And of course, still related to FinTech, it needs to be fully auditable: When somebody comes in and they say, "Prove it," we need to have the audit trail to be able to prove that.
Business control enforcement: And then obviously, you guys already know that this is Sentinel, but the point is that we do want to be able to control as early as possible in the development process for people to be able to fail fast when they're doing the wrong things. So those are kind of in a button where we were looking at.
Journey to automation
But to give a little bit of context, just so you know, and like I said, we'll go through really quick. This started before I was at the company and I think a lot of people in here probably share this similar path. Maybe you're ahead of us. Maybe you're behind us. Or maybe you haven't even started. But really, the company started with, basically all these different teams all together, maybe the QA engineers are copying stuff to a shared drive somewhere. The DevOps guys are pushing buttons or doing things by hand, moving .jar files around. But just basically, it sort of just started as not a great state.
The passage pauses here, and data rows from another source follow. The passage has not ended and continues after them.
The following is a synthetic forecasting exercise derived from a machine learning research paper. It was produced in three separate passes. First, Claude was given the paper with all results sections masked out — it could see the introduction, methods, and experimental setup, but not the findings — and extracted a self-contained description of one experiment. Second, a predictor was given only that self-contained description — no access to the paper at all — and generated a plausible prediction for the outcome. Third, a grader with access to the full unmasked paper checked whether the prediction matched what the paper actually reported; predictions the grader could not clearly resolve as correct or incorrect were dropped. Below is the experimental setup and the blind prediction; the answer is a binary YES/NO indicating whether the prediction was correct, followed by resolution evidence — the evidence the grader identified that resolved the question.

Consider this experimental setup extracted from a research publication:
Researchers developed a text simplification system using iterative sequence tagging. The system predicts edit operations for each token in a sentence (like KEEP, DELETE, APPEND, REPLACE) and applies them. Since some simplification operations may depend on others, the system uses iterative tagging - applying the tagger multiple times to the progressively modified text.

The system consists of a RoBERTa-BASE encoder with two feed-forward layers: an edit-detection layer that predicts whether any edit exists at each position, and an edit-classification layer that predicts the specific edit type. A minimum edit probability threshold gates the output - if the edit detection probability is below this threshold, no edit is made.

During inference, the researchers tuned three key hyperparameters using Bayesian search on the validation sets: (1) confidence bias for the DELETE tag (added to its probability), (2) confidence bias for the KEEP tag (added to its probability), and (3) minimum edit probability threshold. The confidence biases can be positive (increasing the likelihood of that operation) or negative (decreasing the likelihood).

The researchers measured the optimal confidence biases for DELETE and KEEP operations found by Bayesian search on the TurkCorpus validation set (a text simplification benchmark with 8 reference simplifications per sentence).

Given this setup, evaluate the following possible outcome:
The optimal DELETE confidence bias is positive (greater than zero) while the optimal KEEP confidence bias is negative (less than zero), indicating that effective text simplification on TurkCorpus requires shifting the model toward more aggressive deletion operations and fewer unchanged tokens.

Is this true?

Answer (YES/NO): NO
And then these guys started doing some scripting. Pretty straightforward. They just write a script, a Python script, a shell script, a PowerShell script, and then good old Jenkins makes the magic happen. And so we looked at this, this was mainly for our private data center, and it worked, but it really didn't meet a lot of our concerns to compliance. We weren't very happy with it.
Journey to Terraform
And so enter the cloud journey of AWS and then people get a taste of CloudFormation, "Gee it's declarative. It's great," and then of course, who deploys the CloudFormation because separation of duty is of course our friend Jenkins.
As a principle engineer, I sat back and I go, "Well gee. Luckily I own both of these concerns of deployments in the private cloud and I inherited these problems." And I basically looked at it and I said, "Is there anyway we could centrify this?" And this was a year and a half, two years ago. And I said, "Gee, Terraform meets that need." And so that's really kind of how we got to Terraform.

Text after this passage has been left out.